This example uses SpinWaveTheoryKPM to efficiently calculate the neutron scattering spectrum of a disordered triangular antiferromagnet. The model is inspired by YbMgGaO4, as studied in Paddison et al, Nature Phys., 13, 117–122 (2017) and Zhu et al, Phys. Rev. Lett. 119, 157201 (2017). Disordered occupancy of non-magnetic Mg/Ga sites can be modeled as a stochastic distribution of exchange constants and $g$-factors. Including this disorder introduces broadening of the spin wave spectrum.

using Sunny, GLMakie

Set up minimal triangular lattice system. Include antiferromagnetic exchange interactions between nearest neighbor bonds. Energy minimization yields the magnetic ground state with 120° angles between spins in triangular plaquettes.

latvecs = lattice_vectors(1, 1, 10, 90, 90, 120)
cryst = Crystal(latvecs, [[0, 0, 0]])
sys = System(cryst, [1 => Moment(s=1/2, g=1)], :dipole; dims=(3, 3, 1))
set_exchange!(sys, +1.0, Bond(1, 1, [1,0,0]))

randomize_spins!(sys)
minimize_energy!(sys)
plot_spins(sys; color=[S[3] for S in sys.dipoles], ndims=2)

Select a $𝐪$-space path for the spin wave calculations.

qs = [[0, 0, 0], [1/3, 1/3, 0], [1/2, 0, 0], [0, 0, 0]]
labels = ["Γ", "K", "M", "Γ"]
path = q_space_path(cryst, qs, 150; labels)

QPath (150 samples)
  Γ → K → M → Γ

Perform a traditional spin wave calculation. The spectrum shows sharp modes associated with coherent excitations about the K-point ordering wavevector, $𝐪 = [1/3, 1/3, 0]$.

kernel = lorentzian(fwhm=0.4)
energies = range(0.0, 3.0, 150)
swt = SpinWaveTheory(sys; measure=ssf_perp(sys))
res = intensities(swt, path; energies, kernel)
plot_intensities(res)

Use repeat_periodically to enlarge the system by a factor of 10 in each dimension. Use to_inhomogeneous to disable symmetry constraints, and allow for the addition of disordered interactions.

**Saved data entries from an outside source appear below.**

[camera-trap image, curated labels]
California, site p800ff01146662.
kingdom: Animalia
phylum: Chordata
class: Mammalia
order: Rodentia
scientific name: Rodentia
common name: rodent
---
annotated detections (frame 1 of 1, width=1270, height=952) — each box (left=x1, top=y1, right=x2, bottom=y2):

sys_inhom = to_inhomogeneous(repeat_periodically(sys, (10, 10, 1)))

System [Dipole mode]
Supercell (30×30×1)×1
Energy per site -3/8

Iterate over all symmetry_equivalent_bonds for nearest neighbor sites in the inhomogeneous system. Set the AFM exchange to include a noise term that has a standard deviation of 1/3. The newly minimized energy configuration allows for long wavelength modulations on top of the original 120° order.

for (site1, site2, offset) in symmetry_equivalent_bonds(sys_inhom, Bond(1, 1, [1, 0, 0]))
    noise = randn()/3
    set_exchange_at!(sys_inhom, 1.0 + noise, site1, site2; offset)
end

minimize_energy!(sys_inhom, maxiters=5_000)
plot_spins(sys_inhom; color=[S[3] for S in sys_inhom.dipoles], ndims=2)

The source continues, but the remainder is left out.